DrSnowbird/docker-spark-bde2020-zeppelin

Repository files navigation

Zeppelin for Spark + Hadoop (optional Hive)

This Dockerfile only build Zeppelin which has dependency on the rest of other dockers in "docker-spark-bde2020" including Hadoop, Spark, Hive, etc.

Pull Image

You can get from https://hub.docker.com/r/openkbs/docker-spark-bde2020-zeppelin/

docker pull openkbs/docker-spark-bde2020-zeppelin

Build (if you want to build your own)

To build,

./build.sh

Run - "Zeppelin" Only

docker-compose -f docker-compose-hive.yml up -d zeppelin

Run - The entire suite - Hadoop + Spark + (Hive) + Zeppelin + SparkNotebook + Hue

There two options to run the entire suite of "docker-spark-bde2020"
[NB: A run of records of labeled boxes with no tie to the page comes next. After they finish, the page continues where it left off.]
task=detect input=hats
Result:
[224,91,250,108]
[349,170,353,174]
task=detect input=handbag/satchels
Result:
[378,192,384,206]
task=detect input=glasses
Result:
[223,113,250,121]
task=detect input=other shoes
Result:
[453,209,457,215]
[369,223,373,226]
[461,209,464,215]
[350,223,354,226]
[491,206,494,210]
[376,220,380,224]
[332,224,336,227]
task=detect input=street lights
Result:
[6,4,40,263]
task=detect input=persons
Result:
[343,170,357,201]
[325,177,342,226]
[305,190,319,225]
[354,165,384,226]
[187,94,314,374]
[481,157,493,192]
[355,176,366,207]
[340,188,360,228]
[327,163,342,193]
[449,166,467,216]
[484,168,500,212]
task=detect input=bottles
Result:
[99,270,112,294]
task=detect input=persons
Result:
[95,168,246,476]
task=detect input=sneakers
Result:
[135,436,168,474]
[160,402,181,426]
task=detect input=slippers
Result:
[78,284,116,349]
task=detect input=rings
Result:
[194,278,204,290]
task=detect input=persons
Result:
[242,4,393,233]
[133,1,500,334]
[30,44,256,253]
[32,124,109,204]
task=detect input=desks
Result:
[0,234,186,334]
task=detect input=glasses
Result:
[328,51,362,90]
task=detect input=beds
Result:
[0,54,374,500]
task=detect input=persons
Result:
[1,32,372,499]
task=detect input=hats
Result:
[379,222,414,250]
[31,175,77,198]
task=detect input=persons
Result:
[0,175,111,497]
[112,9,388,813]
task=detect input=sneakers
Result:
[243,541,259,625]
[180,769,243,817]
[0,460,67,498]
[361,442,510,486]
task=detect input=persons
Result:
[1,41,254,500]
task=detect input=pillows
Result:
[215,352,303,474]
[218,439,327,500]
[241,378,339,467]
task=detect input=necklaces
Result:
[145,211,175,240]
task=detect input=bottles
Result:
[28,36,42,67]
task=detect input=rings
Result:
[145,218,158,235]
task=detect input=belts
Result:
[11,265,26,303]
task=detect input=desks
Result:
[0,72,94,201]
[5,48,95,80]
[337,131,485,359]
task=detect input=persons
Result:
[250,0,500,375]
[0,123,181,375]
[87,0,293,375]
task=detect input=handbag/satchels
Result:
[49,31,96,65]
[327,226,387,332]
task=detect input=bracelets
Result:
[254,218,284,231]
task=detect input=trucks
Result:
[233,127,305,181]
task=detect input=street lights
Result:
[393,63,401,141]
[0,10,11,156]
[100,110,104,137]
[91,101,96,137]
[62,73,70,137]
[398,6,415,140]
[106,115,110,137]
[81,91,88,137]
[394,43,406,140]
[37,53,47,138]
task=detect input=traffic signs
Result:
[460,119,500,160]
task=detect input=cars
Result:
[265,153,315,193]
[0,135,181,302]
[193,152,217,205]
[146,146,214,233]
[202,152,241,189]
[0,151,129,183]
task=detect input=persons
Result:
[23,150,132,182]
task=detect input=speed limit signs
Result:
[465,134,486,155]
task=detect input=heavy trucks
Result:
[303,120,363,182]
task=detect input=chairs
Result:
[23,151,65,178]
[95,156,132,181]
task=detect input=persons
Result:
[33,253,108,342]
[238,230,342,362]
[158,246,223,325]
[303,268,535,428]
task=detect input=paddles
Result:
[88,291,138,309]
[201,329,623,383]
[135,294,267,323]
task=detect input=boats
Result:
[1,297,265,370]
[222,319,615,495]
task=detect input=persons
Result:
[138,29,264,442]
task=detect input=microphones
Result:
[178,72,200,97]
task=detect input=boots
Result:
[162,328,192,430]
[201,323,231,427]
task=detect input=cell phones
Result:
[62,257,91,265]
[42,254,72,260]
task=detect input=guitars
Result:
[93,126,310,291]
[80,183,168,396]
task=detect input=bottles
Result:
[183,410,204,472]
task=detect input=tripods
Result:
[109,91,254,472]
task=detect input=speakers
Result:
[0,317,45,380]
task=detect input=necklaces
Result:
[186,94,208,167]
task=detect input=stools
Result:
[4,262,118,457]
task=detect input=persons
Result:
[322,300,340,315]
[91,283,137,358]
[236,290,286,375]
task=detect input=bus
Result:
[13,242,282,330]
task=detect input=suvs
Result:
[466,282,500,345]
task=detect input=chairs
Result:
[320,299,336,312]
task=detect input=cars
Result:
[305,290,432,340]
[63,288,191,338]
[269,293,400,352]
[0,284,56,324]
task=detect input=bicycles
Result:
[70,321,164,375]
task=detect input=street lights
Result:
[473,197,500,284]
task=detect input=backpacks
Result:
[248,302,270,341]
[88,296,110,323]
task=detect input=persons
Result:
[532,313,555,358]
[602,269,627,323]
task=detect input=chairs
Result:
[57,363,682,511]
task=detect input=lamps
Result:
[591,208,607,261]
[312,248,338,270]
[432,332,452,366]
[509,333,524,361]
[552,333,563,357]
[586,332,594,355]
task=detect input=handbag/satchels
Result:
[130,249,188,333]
  • start-hadoop-spark-workbench.sh (no Hive support)
  • start-hadoop-spark-workbench-with-hive.sh (with Hive support)

For example, to start the entire "docker-spark-bde2020 and zeppelin with Hive support:

./start-hadoop-spark-workbench-with-hive.sh

For example, to start the entire "docker-spark-bde2020 and zeppelin without Hive support:

./start-hadoop-spark-workbench.sh

Reference to BDE2020 projects

To see how this Container work with with the entire big-data-europe/docker-hadoop-spark-workbench, go to "./example-docker-spark-bde2020" directory to explore the entire suite build.

Docs

** For example usage see docker-compose.yml and SANSA-Notebooks repository.

See

See big-data-europe/docker-spark README.